Some startling claims have been made for Jesus Christ. He is acclaimed as the Son of God and the universal Savior of all men. But how do we know that these claims are true and not fairytales or nursery rhymes? How can we be sure Jesus is trustworthy? There are at least three reasons:

1. His universal appeal and magnetism. Jesus is the most fascinating person who ever lived. He has had a unique appeal to people of all classes, cultures, and ages. By common consent, the character of Jesus surpasses that found in any other person. No other character has caught and held the attention of people like he has. Such an unusual and magnetic appeal merits an unusual explanation. The claims must be true.

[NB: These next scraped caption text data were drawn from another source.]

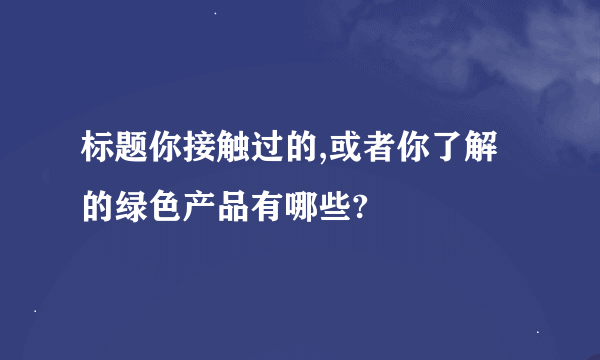 标题你接触过的,或者你了解的绿色产品有哪些?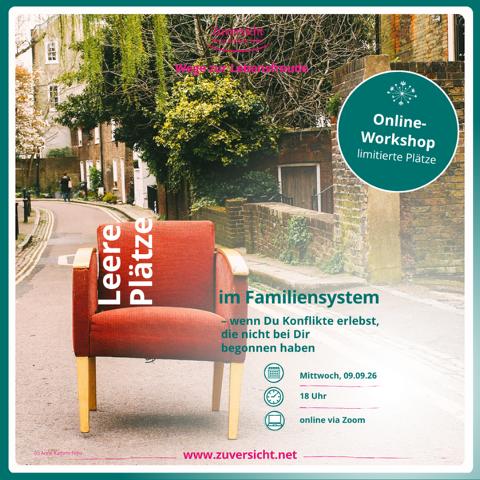 Online-Workshop „Leere Plätze im Familiensystem“ – wenn Du Konflikte erlebst, die nicht bei Dir begonnen haben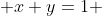  x+y=1 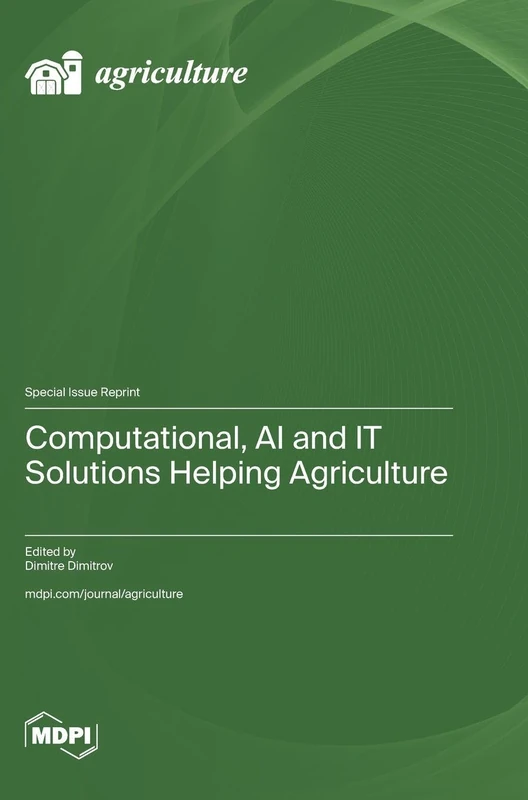 Computational, AI and IT Solutions Helping Agriculture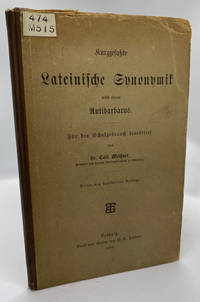 KurzgefaÃ�te Lateinische Synonymik nebst einem Antibarbarus de MEISSNER, Carl - 1886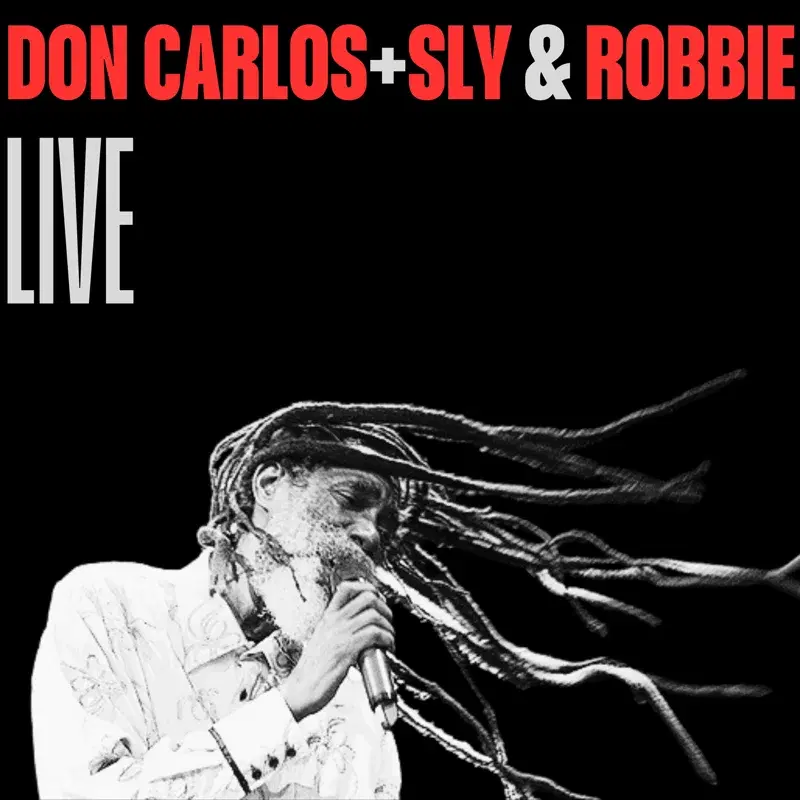Don Carlos + Sly & Robbie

2. His effects on history. He has energized history as no other person. The test of pragmatism says of the Christian faith: “It works.” Wherever his message has gone, great changes have occurred. Marriages have become more sacred, women have been elevated, education has been stressed, children have been loved more, slaves have been freed, and hospitals have been built. There is more than a chance that reality is behind any person who can hold such positive qualities or religious character that bless our world.

3. Reliable historical records. What we have in the New Testament is a reliable historical witness on par with other historical events. The apostle Paul, who wrote so much about Christ, was an outstanding intellect and intensely educated. His mind could not have been easily captured by hallucination.

The combined evidence is weighty indeed. Jesus is trustworthy. You can believe in him.